Effects of glibenclamide (Gliben; starting 30 min after contusion for 24 h) and diazoxide (Diaz; starting 3 days post-injury for 10 days) on spinal cord injury (SCI)-induced activation of glial cells and hemorrhage in the spinal cord. (A) Quantification of GFAP expression normalized to β-actin in L4/L5 spinal cords. #p < 0.05, ##p < 0.01, ***p < 0.001, one-way ANOVA followed by Tukey’s post hoc test. (B) Quantification of IBA-1 expression normalized to β-actin in L4/L5 spinal cords. (C) Quantification of extravascular blood in the spinal cord lesion site. ***p < 0.001, one-way ANOVA followed by Tukey’s post hoc test.
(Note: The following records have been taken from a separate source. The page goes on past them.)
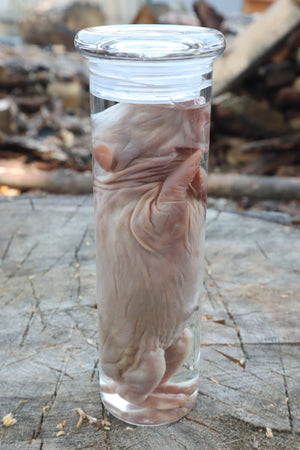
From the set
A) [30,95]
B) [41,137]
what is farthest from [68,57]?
[41,137]

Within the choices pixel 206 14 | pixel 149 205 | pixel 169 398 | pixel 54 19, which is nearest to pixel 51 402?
pixel 169 398

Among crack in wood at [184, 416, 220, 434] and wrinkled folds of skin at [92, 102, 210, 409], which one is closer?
wrinkled folds of skin at [92, 102, 210, 409]

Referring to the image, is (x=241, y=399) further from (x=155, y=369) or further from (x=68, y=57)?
(x=68, y=57)

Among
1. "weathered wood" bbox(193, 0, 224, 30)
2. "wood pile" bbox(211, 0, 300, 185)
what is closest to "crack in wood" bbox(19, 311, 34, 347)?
"wood pile" bbox(211, 0, 300, 185)

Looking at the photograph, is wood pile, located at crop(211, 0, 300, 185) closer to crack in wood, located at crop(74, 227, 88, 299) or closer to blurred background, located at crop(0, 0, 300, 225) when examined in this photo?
blurred background, located at crop(0, 0, 300, 225)

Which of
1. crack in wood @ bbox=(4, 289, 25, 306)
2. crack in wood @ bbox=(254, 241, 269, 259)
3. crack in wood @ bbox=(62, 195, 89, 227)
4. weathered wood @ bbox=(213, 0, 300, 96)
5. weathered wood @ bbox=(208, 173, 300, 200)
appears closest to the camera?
crack in wood @ bbox=(4, 289, 25, 306)

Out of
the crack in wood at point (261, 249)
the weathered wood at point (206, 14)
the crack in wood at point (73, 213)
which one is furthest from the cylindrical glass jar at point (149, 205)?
the weathered wood at point (206, 14)

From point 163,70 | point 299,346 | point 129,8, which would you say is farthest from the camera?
point 129,8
Filled symbols in each column represent individual animals.

FIGURE 7

Effects of glibenclamide (Gliben; starting 30 min after contusion for 24 h) and diazoxide (Diaz; starting 3 days post-injury for 10 days) on spinal cord injury (SCI)-induced tissue loss in the spinal cord compared to vehicle control (Veh). (A) Representative images showing eriochrome–cyanine staining of spinal cord sections of treated SCI rats. (B) Quantification and (C) normalization of spared gray matter and white matter of spinal cords at the epicenter of contusion site from glibenclamide and/or diazoxide-treated SCI rats. Animal numbers are indicated on columns. *p < 0.05, one-way ANOVA followed by Tukey’s post hoc test. Scale is 400 μm.